Selected extract:
»»

Existing evidence links hearing loss to depressive symptoms, with the extent of association and underlying mechanisms remaining inconclusive. We conducted a cross-sectional study to examine the association of hearing loss with depressive symptoms and explored whether social isolation mediated the association.


Eight thousand nine hundred sixty-two participants from Guangzhou Biobank Cohort Study were included. Data on self-reported hearing status, the 15-item Geriatric Depression Scale (GDS-15), social isolation and potential confounders were collected by face-to-face interview.


The mean (standard deviation) age of participants was 60.2 (7.8) years. The prevalence of poor and fair hearing was 6.8% and 60.8%, respectively. After adjusting for age, sex, household income, education, occupation, smoking, alcohol use, self-rated health, comorbidities, compared with participants who had normal hearing, those with poor hearing (β = 0.74, 95% confidence interval (CI) 0.54, 0.94) and fair hearing (β = 0.59, 95% CI 0.48, 0.69) had higher scores of GDS-15. After similar adjustment, those with poor hearing (odds ratio (OR) = 2.13, 95% CI 1.65, 2.74) or fair hearing (OR = 1.68, 95% CI 1.43, 1.99) also showed higher odds of depressive symptoms. The association of poor and fair hearing with depressive symptoms attenuated slightly but not substantially after additionally adjusting for social isolation. In the mediation analysis, the adjusted proportion of the association mediated through social isolation was 9% (95% CI: 6%, 22%).


Poor hearing was associated with a higher risk of depressive symptoms, which was only partly mediated by social isolation. Further investigation of the underlying mechanisms is warranted.

Peer Review reports


Depressive symptoms is the most common mental disorder in older people [1] and a leading cause of disability worldwide [2]. In China, the prevalence of depressive symptoms in people aged over 60 years was 22.7% [3]. Such high prevalence highlights the need for more effective preventive efforts.

Hearing loss is another common health problem in older people, leading to communication difficulties. In 2015, more than half of adults in China aged over 60 years were affected by hearing loss [4]. Hearing loss has been associated with many adverse health outcomes, such as social loneliness, disability, frailty and increasing mortality [5,6,7].

««

Data excerpt:
»»

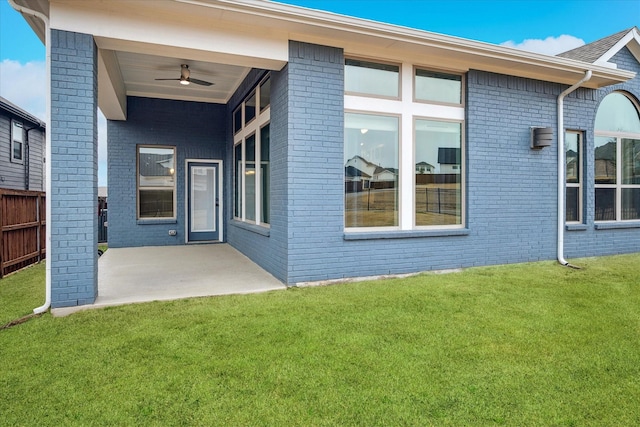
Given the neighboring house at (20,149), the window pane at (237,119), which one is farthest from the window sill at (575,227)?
the neighboring house at (20,149)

««

Tasks:
(1) Answer these questions from the hearing loss study:
(a) How many participants from the Guangzhou Biobank Cohort Study were included?
(b) What was the mean age of the participants?
(c) What was the prevalence of depressive symptoms in people in China aged over 60 years?
(2) Copy word for word the part of the hearing loss study starting at "Eight thousand nine" and ending at "by face-to-face interview.".
(3) Carry the hearing loss study further, picking up after its last sentence.
The lines have nothing to do with the hearing loss study.

Per-task answers:
(1)
(a) Eight thousand nine hundred sixty-two
(b) 60.2 years
(c) 22.7%

(2)
Eight thousand nine hundred sixty-two participants from Guangzhou Biobank Cohort Study were included. Data on self-reported hearing status, the 15-item Geriatric Depression Scale (GDS-15), social isolation and potential confounders were collected by face-to-face interview.

(3)
Moreover, existing evidence also links hearing loss to depression [8,9,10,11,12,13,14], although the results were not completely consistent (i.e., three studies showed no association [6, 15, 16]). An extensive systematic review and meta-analysis of 35 studies showed that hearing loss was associated with 47% higher risk of depression in older adults, albeit a high degree of heterogeneity (I2 = 83.26%) [17].

Hearing loss may lead to communication difficulties, and subsequent feelings of being emotionally isolated and social isolated [6, 18,19,20]. It has been shown that social isolation is one of risk factors for depression [21,22,23,24], and the association between hearing loss and depressive symptoms was attenuated after adjustment for social engagement [25]. Therefore, social isolation may mediate the association between hearing loss and depression. However, whether and the extent to which social isolation mediates the association of hearing loss and depressive symptoms remain to be examined.

Hence, we examined the association between hearing loss and depressive symptoms using data from the Guangzhou Biobank Cohort Study (GBCS), a well-designed on-going population-based cohort study of older Chinese [26]. We also explored the possible mediating effect of social isolation on the association between hearing loss and depressive symptoms.


Study sample

GBCS is a three-way collaboration among the Guangzhou Twelfth People’s Hospital in Guangzhou and the University of Hong Kong in Hong Kong, China, and the University of Birmingham in UK. Details of the GBCS have been reported elsewhere [26]. Briefly, all participants were recruited from the Guangzhou Health and Happiness Association for the Respectable Elders (GHHARE), a large social and welfare organization. Guangzhou permanent residents aged 50 + years were eligible to participate and every member paid a monthly nominal fee of 4 RMB (about 0.57 USD). The GHHARE included about 7% of permanent Guangzhou residents in this age group, with branches over all districts of Guangzhou. All data were collected at Molecular Epidemiology Research Center in the Guangzhou Twelfth People’s Hospital during 2006–2008. Face-to-face interviews were conducted by full-time trained nurses. Physical examinations and laboratory assays were conducted by physicians and laboratory technicians in the hospital. The study was approved by the Guangzhou Medical Ethics Committee of the Chinese Medical Association. All participants provided written informed consent before participation.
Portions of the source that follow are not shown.